The density of radicals scales with the electron density and higher gas and electron temperatures (thermal dissociation and electron impact).

- ion impact dissociation:
$A^+ + XH(g) \rightarrow A^+ + H + X(s,l,g)$

- dissociative electron attachment:
$e + XH^* \rightarrow X^-(s,l,g) + H(g)$

This process generates negative ions as well as neutral particles. The collision electron is captured by collision excitation. The energy difference between the ground state and the excited state dissociates the molecule. The electron-induced dissociation of water depends on the electron temperature, which influences the ratio of the OH density (n_OH) to the electron density (n_e) significantly. The maximum OH density is reached in the early afterglow when the electron temperature (T_e) is low.

- Photoionisation:
 High-energy photons dissociate molecules
- Solvated electrons:
 Reducing agent in liquid

== Dissociation efficiency of different hydrogen sources ==
=== Water Electrolysis ===
Since the focus is always on the most energy-efficient dissociation of chemical compounds, the benchmark is the energy input of the electrolysis of distilled water (45 kWh/kgH_{2}) as in the following reaction equation:
- $\mathrm{ 2\ H_2O(f) \rightleftharpoons O_2(g) + 2\ H_2(g)} \qquad \Delta H_{R\ 298}^{1bar(a)} = -286\ \mathrm{kJ/mol}$

=== Methane-plasmalysis ===
A particularly efficient way of generating hydrogen (10 kWh/kgH_{2}) is the methane plasmalysis. In this process, methane (e.g. from natural gas) is decomposed in the plasma under oxygen exclusion, forming hydrogen and elemental carbon, as in the following reaction equation:
- $\mathrm{ 2\ CH_4(g) \rightleftharpoons C_2(f) + 4\ H_2(g)} \qquad \Delta H_{R\ 298}^{1bar(a)} = +75\ \mathrm{kJ/mol}$

Methane plasmalysis offers, among other things, the possibility of decentralized decarbonization of natural gas or, if biogas is used, also the realization of a CO_{2} sink, whereby, in contrast to the CCS process commonly used to date, no gas has to be compressed and stored, but the elemental carbon produced can be bound in product form.
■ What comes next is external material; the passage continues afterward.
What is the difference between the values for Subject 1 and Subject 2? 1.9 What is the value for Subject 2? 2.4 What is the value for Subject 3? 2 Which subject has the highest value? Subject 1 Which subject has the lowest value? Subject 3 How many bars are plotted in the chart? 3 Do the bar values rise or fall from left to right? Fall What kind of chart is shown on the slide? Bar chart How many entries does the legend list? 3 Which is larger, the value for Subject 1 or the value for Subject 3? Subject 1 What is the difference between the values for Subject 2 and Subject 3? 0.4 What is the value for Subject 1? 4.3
This technology can also be used to prevent the flaring of so-called "flare gases" by using them as a feedstock for the production of hydrogen and carbon.
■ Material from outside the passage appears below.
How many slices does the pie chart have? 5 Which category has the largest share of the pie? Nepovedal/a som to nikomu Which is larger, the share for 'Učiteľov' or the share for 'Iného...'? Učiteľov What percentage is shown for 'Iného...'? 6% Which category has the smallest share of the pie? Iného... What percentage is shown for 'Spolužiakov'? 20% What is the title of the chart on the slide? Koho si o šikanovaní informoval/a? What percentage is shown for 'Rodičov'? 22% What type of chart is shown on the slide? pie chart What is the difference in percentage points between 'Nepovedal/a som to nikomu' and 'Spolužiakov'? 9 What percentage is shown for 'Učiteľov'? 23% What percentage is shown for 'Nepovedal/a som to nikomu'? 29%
=== Wastewater-plasmalysis ===
The plasmalysis of wastewater and liquid manure enables hydrogen to be recovered from pollutants contained in the wastewater (ammonium (NH4) or hydrocarbon compounds (COD)). The plasma-catalytic decomposition of ammonia takes place as shown in the following reaction equation:
- $\mathrm{ 2\ NH_3(f) \rightleftharpoons N_2(g) + 3\ H_2(g)} \qquad \Delta H_{R\ 298}^{1bar(a)} = -92\ \mathrm{kJ/mol}$

The treated wastewater is purified in the process. The energy requirement for the production of green hydrogen is approx. 12 kWh/kgH_{2}.

This technology can also be used as ammonia cracking (chemistry) technology for splitting the hydrogen carrier ammonia.
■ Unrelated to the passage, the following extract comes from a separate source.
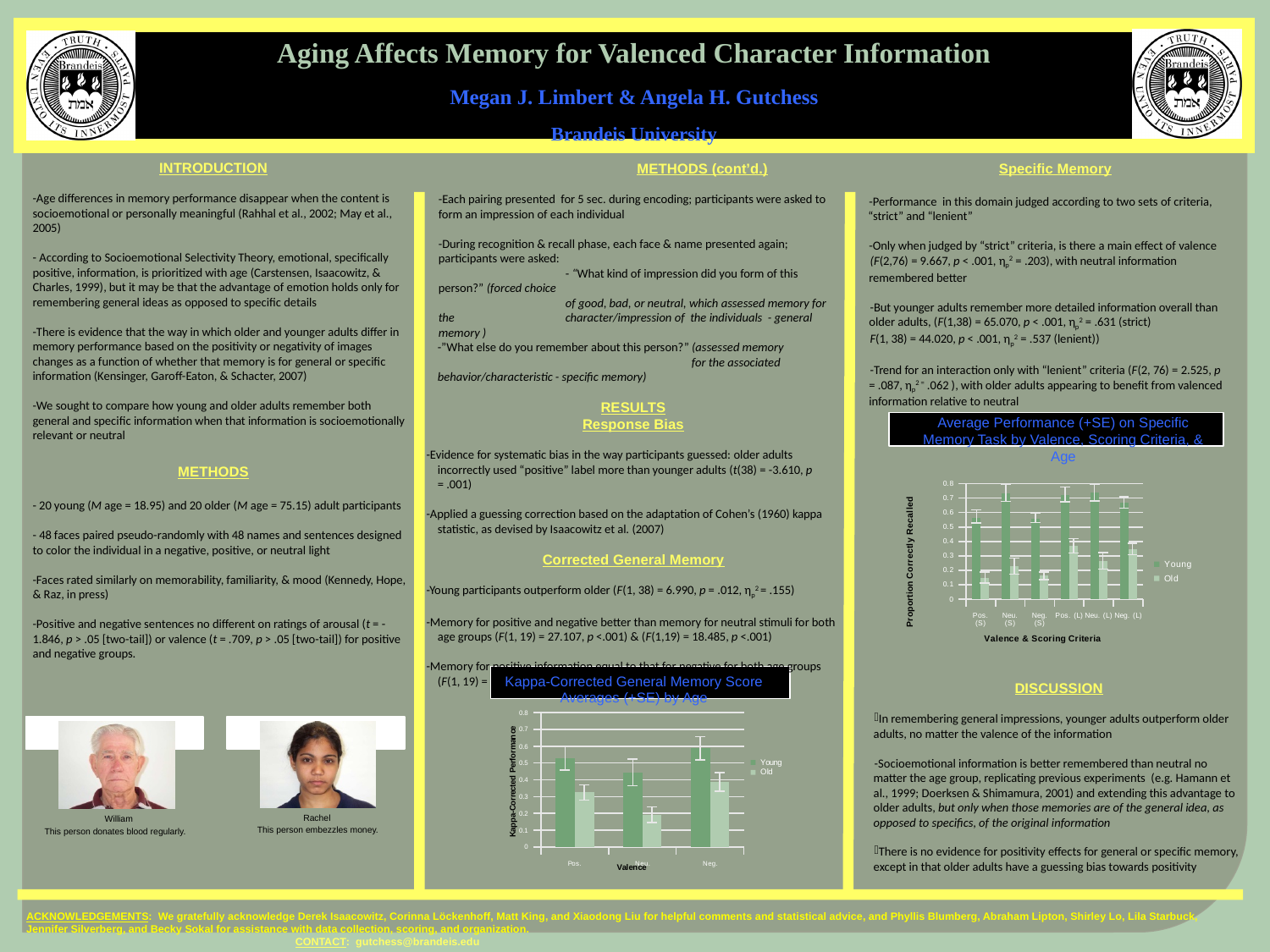
What is the y-axis label of the 'Average Performance (+SE) on Specific Memory Task' chart? Proportion Correctly Recalled In the 'Average Performance (+SE) on Specific Memory Task' chart, is the Old value for Pos. (S) greater or less than 0.2? less What kind of chart is the 'Kappa-Corrected General Memory Score Averages (+SE) by Age' chart? bar chart What kind of chart is the 'Average Performance (+SE) on Specific Memory Task by Valence, Scoring Criteria, & Age' chart? bar chart In the 'Kappa-Corrected General Memory Score Averages (+SE) by Age' chart, which category has the lowest Old value? Neu. In the 'Kappa-Corrected General Memory Score Averages (+SE) by Age' chart, which is larger for Neu.: the Young value or the Old value? Young How many categories are shown on the x axis of the 'Average Performance (+SE) on Specific Memory Task' chart? 6 How many series does the legend list in the 'Average Performance (+SE) on Specific Memory Task' chart? 2 How many categories are shown on the x axis of the 'Kappa-Corrected General Memory Score Averages (+SE) by Age' chart? 3 In the 'Kappa-Corrected General Memory Score Averages (+SE) by Age' chart, is the Young value for Neg. greater or less than 0.5? greater In the 'Average Performance (+SE) on Specific Memory Task' chart, which is larger for Neg. (S): the Young value or the Old value? Young In the 'Average Performance (+SE) on Specific Memory Task' chart, is the Young value for Neu. (S) greater or less than 0.6? greater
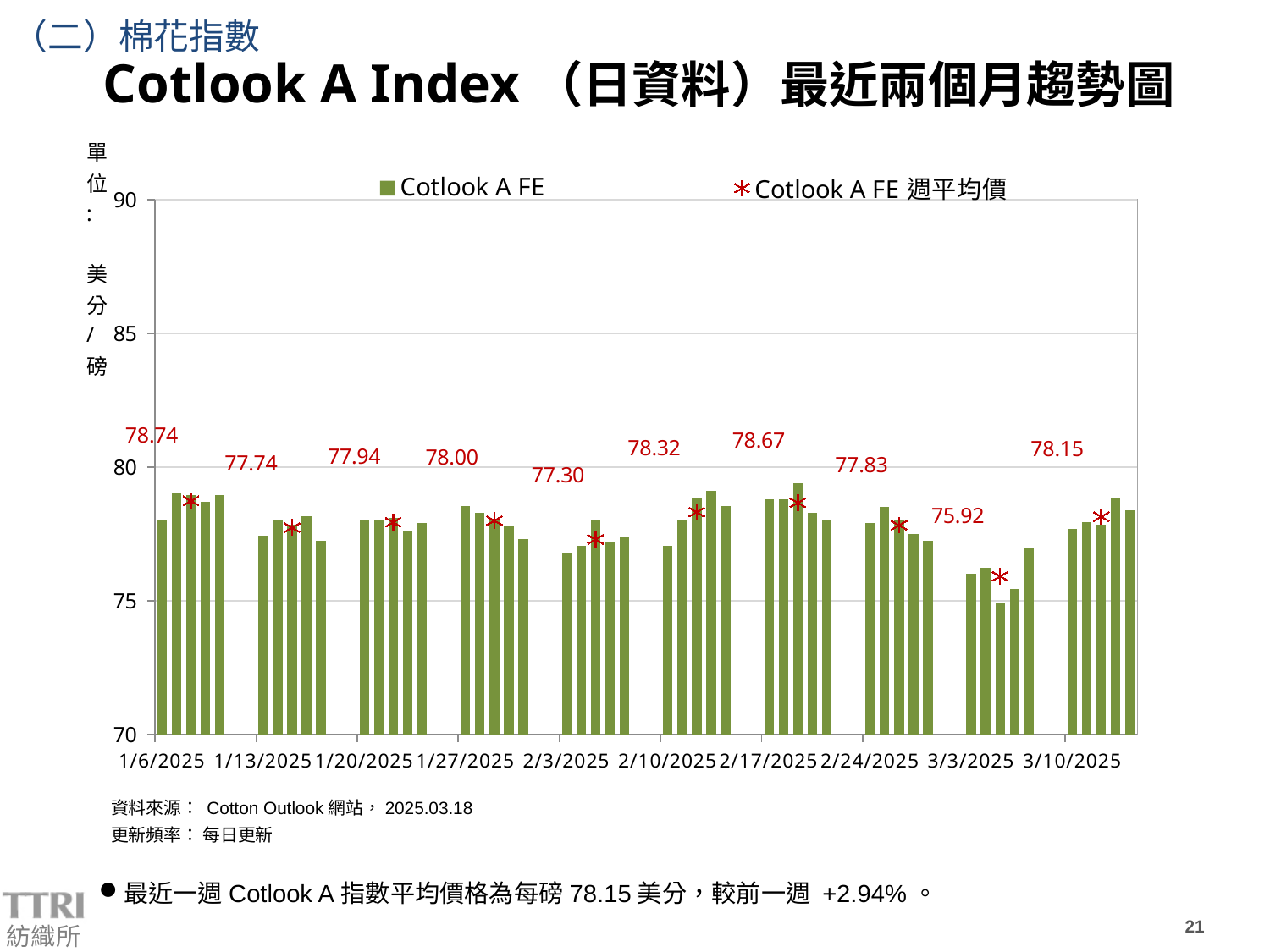
How many weekly average price markers are plotted on the chart? 10 What is the Cotlook A FE weekly average price (週平均價) for the week of 1/6/2025? 78.74 What is the Cotlook A FE weekly average price for the week of 3/10/2025? 78.15 Are the daily Cotlook A FE values in the week of 1/6/2025 greater or less than 75? greater What kind of chart is used to show the daily Cotlook A FE values? Bar chart Which week has the highest Cotlook A FE weekly average price? 1/6/2025 Which week has the lowest Cotlook A FE weekly average price? 3/3/2025 Which is larger, the weekly average price for the week of 2/10/2025 or the week of 2/17/2025? 2/17/2025 What is the difference between the weekly average prices for the weeks of 3/10/2025 and 3/3/2025? 2.23 What is the difference between the weekly average prices for the weeks of 1/6/2025 and 1/13/2025? 1.00 What is the Cotlook A FE weekly average price for the week of 3/3/2025? 75.92 How many series does the legend list? 2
=== Dissociation of hydrogen sulfide ===
Hydrogen sulfide - a component of crude oil and natural gas and a by-product in anaerobic digestion of biomass - is also suitable for plasma-catalytic decomposition to produce hydrogen and elemental sulfur due to its weak binding energy.
- $\mathrm{ H_2S(g) \rightleftharpoons H_2(g) + S(s)} \qquad \Delta H_{R\ 298}^{1bar(a)} = -20,5\ \mathrm{kJ/mol}$

The energy requirement for the production of hydrogen from H_{2}S is approx. 5 kWh/kgH_{2}.

== Reactor geometry ==
It is apparent that both the reactor geometry and the method by which the plasma is generated strongly influence the performance of the system.